**SOURCE EXCERPT**
Begin
Please click the green "Run" button; if the program refuses to connect, click on the provided link to view the code.

Ulam Spiral

Updated: Oct 27, 2019

According to the story, Stanislaw Ulam was bored during a lecture, sometime after his work on the Manhattan Project. He began doodling: a 1 in the center of his page, then the next 8 integers in a spiral surrounding the center to make a 3 by 3 grid, then the next 16 integers in a spiral to make a 5 by 5 grid, then the next 24 integers to make a 7 by 7, and so on:

Example Ulam Spiral

He found that primes occurred in higher frequencies within certain patterns. For example, the small Ulam spiral above contains 15 primes:

Program - Prime Number Finder v2

The prime frequency in this whole set is 15 / 49, or about 30.6%. However, look at the diagonal in the Ulam spiral containing the numbers 39, 19, 7, 23, and 47. That set of 5 integers contains 4 primes, yielding a prime frequency of 80%. Finding such diagonals helps to find new primes.


Program

Soon after learning about the Ulam spiral, I knew for certain that I wanted to program its output. I have not seen many cases of math being both useful and visually beautiful, but this spiral certainly fit the bill.


These spirals are easy for a human to make; all we need to do is start at the center of a page and write numbers around it. However, programs cannot start their output in the middle of the window. They print left to right, top to bottom.


Mimicking the human method of creating a spiral would mean mapping the above Ulam spiral onto these array positions:

7 by 7 Ulam Spiral Array Positions

I would have had to find a way to put 37 in position 1, 49 in position 49, 1 in position 25, and everything else. The randomness stumped me; I decided to find another way.
End
[Spatial data with pictures]
Begin
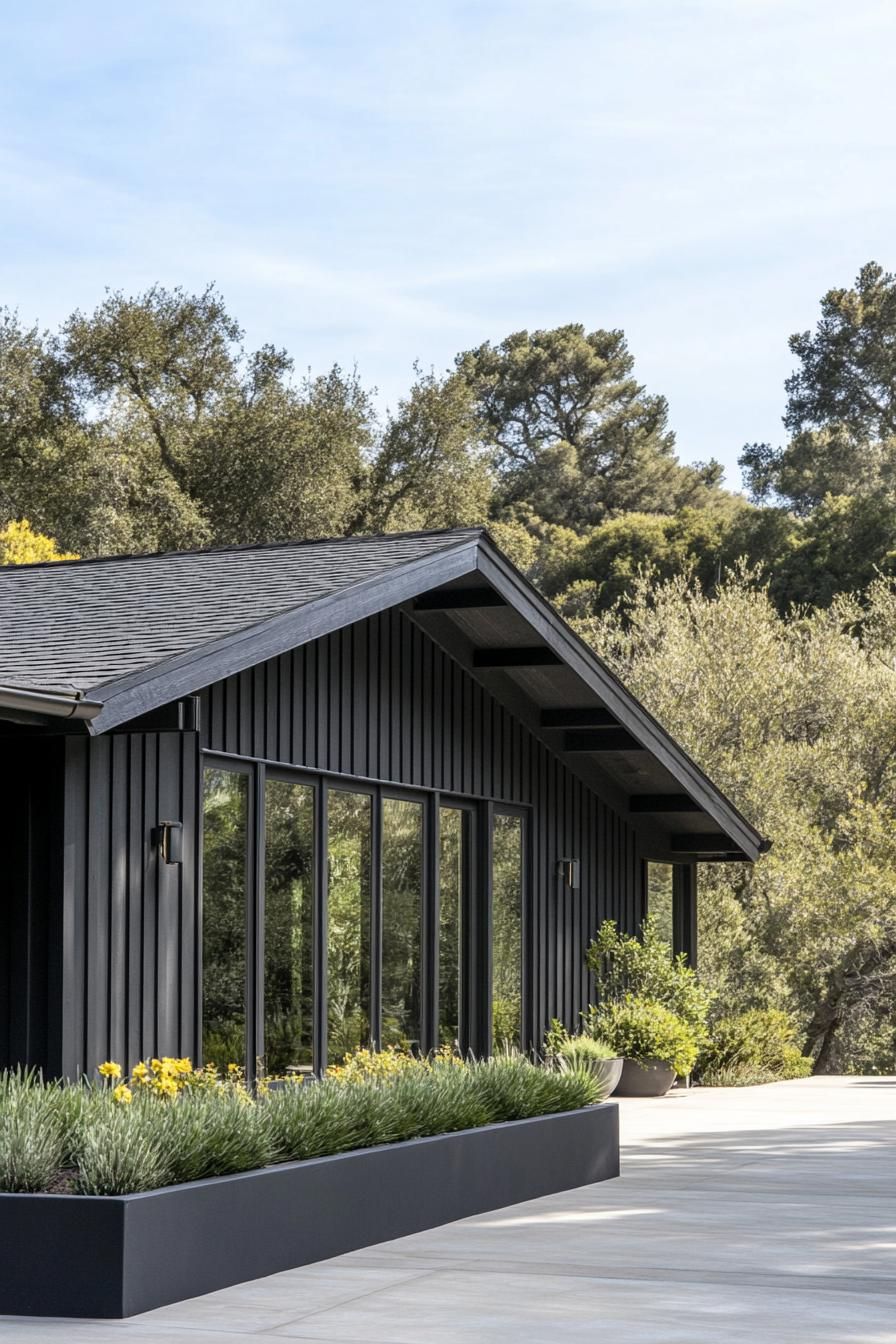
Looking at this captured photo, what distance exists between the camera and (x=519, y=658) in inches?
507

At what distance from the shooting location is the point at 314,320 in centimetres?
4072

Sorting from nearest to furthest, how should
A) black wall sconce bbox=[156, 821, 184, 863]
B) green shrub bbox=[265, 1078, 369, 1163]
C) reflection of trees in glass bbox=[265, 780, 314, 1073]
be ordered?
green shrub bbox=[265, 1078, 369, 1163] → black wall sconce bbox=[156, 821, 184, 863] → reflection of trees in glass bbox=[265, 780, 314, 1073]

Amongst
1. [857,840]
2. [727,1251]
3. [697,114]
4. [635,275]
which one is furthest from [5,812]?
[635,275]

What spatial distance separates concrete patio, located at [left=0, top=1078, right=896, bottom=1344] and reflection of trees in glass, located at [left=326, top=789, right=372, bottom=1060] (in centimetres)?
204

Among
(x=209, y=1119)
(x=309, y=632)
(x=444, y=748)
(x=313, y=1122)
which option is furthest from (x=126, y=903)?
End
**WRITTEN TASK 1**
According to the Ulam spiral text, why can't a program build the spiral the way a person does? Answer in one to three sentences.
**WRITTEN TASK 2**
Copy the part of the Ulam spiral text between "Soon after learning" and "top to bottom.", inclusive.

**WORKED ANSWER 1**
A person starts at the center of the page and writes the numbers outward around it. A program cannot begin its output in the middle of the window because it prints left to right, top to bottom.

**WORKED ANSWER 2**
Soon after learning about the Ulam spiral, I knew for certain that I wanted to program its output. I have not seen many cases of math being both useful and visually beautiful, but this spiral certainly fit the bill.


These spirals are easy for a human to make; all we need to do is start at the center of a page and write numbers around it. However, programs cannot start their output in the middle of the window. They print left to right, top to bottom.